GOOGLE_SERVICES_KEYS=$(sed -n  's:.*<string>\(.*\)</string>.*:\1:p' config/$1/GoogleService-info.plist)
REVERSED_CLIENT_ID=(${GOOGLE_SERVICES_KEYS[@]})
echo "${REVERSED_CLIENT_ID[1]}"

sed -i '' -e '/<key>releaseChannel<\/key>/ {' -e 'n; s/<string>.*<\/string>/<string>'$1'<\/string>/' -e '}' ./ios/catchvybz/Supporting/EXShell.plist;
sed -i '' -e '/<key>CFBundleIdentifier<\/key>/ {' -e 'n; s/<string>.*<\/string>/<string>com.packagename.name-'$1'<\/string>/' -e '}' ./ios/catchvybz/Supporting/info.plist;
sed -i '' -e '/<key>CFBundleURLTypes<\/key>/ {' -e 'n;n;n;n;n;n; s/<string>.*<\/string>/<string>'${REVERSED_CLIENT_ID[1]}'<\/string>/' -e '}' ./ios/catchvybz/Supporting/info.plist;
sed -i '' -e '/<string>OAuthRedirect<\/string>/ {' -e 'n;n;n; s/<string>.*<\/string>/<string>com.packagename.name-'$1'<\/string>/' -e '}' ./ios/catchvybz/Supporting/info.plist;
sed -i '' -e 's/PRODUCT_BUNDLE_IDENTIFIER = .*/PRODUCT_BUNDLE_IDENTIFIER = com.packagename.name-'$1';/g' ./ios/catchvybz.xcodeproj/project.pbxproj;

cp -fr config/$1/google-services.json android/app
cp -fr config/$1/GoogleService-info.plist ios/catchvybz/Supporting

Now, whenever we need to install a React Native third party lib which depends upon a new native dependency, it would require us to make a new build.

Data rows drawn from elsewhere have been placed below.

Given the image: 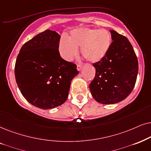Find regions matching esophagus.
<instances>
[{
  "instance_id": "esophagus-1",
  "label": "esophagus",
  "mask_w": 151,
  "mask_h": 151,
  "mask_svg": "<svg viewBox=\"0 0 151 151\" xmlns=\"http://www.w3.org/2000/svg\"><path fill=\"white\" fill-rule=\"evenodd\" d=\"M82 67H83V65H82V64H78L77 66V68L78 71H80V70H81Z\"/></svg>"
}]
</instances>
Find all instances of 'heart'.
Instances as JSON below:
<instances>
[{"label":"heart","instance_id":"1","mask_svg":"<svg viewBox=\"0 0 151 151\" xmlns=\"http://www.w3.org/2000/svg\"><path fill=\"white\" fill-rule=\"evenodd\" d=\"M112 39L106 29L83 27L72 30L67 38H62L59 50L64 59L71 61L77 56L78 47H81V54L88 61L96 63L107 55L111 46Z\"/></svg>","mask_w":151,"mask_h":151}]
</instances>
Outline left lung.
<instances>
[{"mask_svg":"<svg viewBox=\"0 0 151 151\" xmlns=\"http://www.w3.org/2000/svg\"><path fill=\"white\" fill-rule=\"evenodd\" d=\"M112 43L107 55L93 63L94 79L89 88L92 96L102 104H114L125 99L135 85L138 61L126 37L110 30Z\"/></svg>","mask_w":151,"mask_h":151,"instance_id":"obj_1","label":"left lung"}]
</instances>
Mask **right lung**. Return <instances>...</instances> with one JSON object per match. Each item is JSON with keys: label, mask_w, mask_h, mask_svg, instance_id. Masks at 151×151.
Masks as SVG:
<instances>
[{"label": "right lung", "mask_w": 151, "mask_h": 151, "mask_svg": "<svg viewBox=\"0 0 151 151\" xmlns=\"http://www.w3.org/2000/svg\"><path fill=\"white\" fill-rule=\"evenodd\" d=\"M60 35L47 29L22 46L15 64L16 81L27 101L43 110L65 103L79 74L75 64L62 59Z\"/></svg>", "instance_id": "1"}]
</instances>
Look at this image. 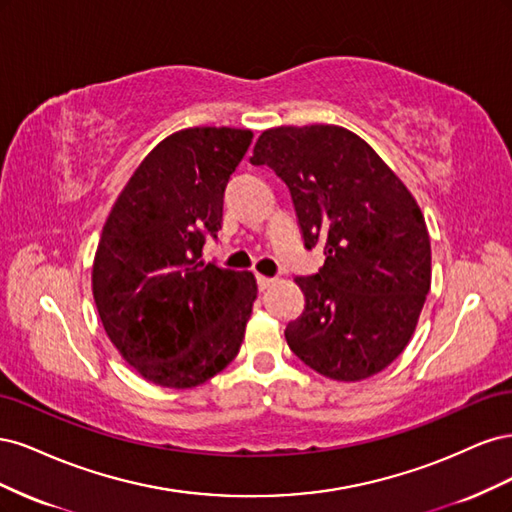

Every time we do that, we have to simply run the shell command from the root of our folder -

./updateReleaseChannel [envName]

And that’s it. We now have a diff project with all the configs at the right place.

And whenever we only need to make a JS side change, we simply publish the Bundle with –release-channel and –config flag to ensure the right app is getting the right OTA update.